While Palestinian reality in 2048 does not look bright for Palestinian writers as their country will continue to suffer from the Israeli occupation and further fragmentation, Palestine +100 invites the reader to think about what new directions Palestinian literature is taking toward 2048?
“N,” written in Arabic by Majd Kayyal from Haifa, employs a variety of narrative voices in different sections of the story, a technique which distances current Arabic prose from the canonical writers of Palestinian literature that are mentioned in book’s introduction. While each short story or novel by writers like Ghassan Kanafani or Jabra Ibrahim Jabra had usually maintained a single narrative voice from beginning to end (or, when different narrative voices appear, they are intended to complement the story being told), the narrative voices in “N” are different streams of voices forming an apparently improvised chorus (like in Roberto Bolaño’s The Savage Detectives).
In addition, the intertextuality and references “N” contains include foreign and Palestinian films, as well as “inside jokes” that are specific to the Arab Palestinian society in Haifa. This aspect of “N” is very intriguing, as it indicates that the growing intersection of Arabic literature with other literatures today (whether through translation or direct reading in foreign languages) does not prevent the local and common references and sensibilities of the Arab lives today from entering world literature and recovering their universal value.
This is not the case, however, of all the stories that compile this collection. Some of the stories that include Israelis as their protagonists (with the exception of Dabbagh’s “Sleep it Off, Dr Schott”), for example, rather than attempting to engage with the nuances of the Israeli state from within wind up with trivializing Israeli society, and consequently trivializing Palestinians and the nature of the conflict. Such is the case, for example, of “Final Warning” by Talal Abu Shawish (trans. Mohamed Ghaleiny), where a group of Palestinians from the occupied city of Ramallah and Israelis from Modi’in —an Israeli settlement built on confiscated Palestinian land— are equally requested, by a voice from outer space in Hebrew and Arabic, to “cut it out” and cease their hostilities in this “tiny sector of the planet’s orbit” since they are affecting the galaxy’s stability.

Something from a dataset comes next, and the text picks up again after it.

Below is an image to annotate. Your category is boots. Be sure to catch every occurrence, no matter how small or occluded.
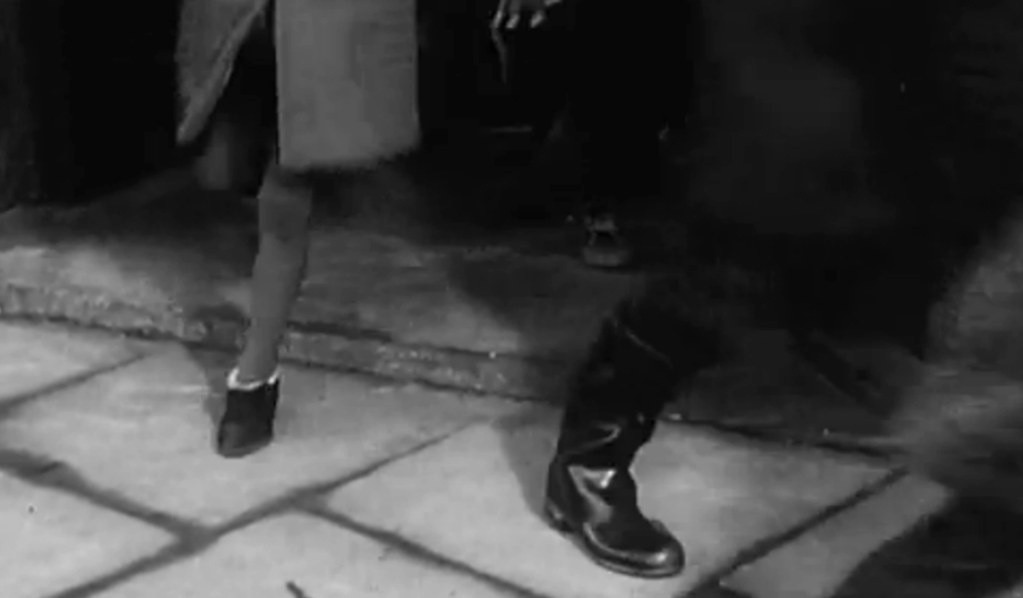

Between 1981 and 1993, when Mahmoud Darwish and the Syrian Kurd Saleem Barakat edited the Palestinian Arabic literary journal Al Karmel, Palestinians were a minority among collaborators to the journal, for which literary translation was essential. The journal personified the universality and contemporaneity of the Palestinian struggle through its engagement with world literature. While the introduction to Palestine +100 refers to absence as a defining feature of Palestinian fiction, the collection also shows its fullness and its capacity to contain many languages, genres, perspectives and contradictions.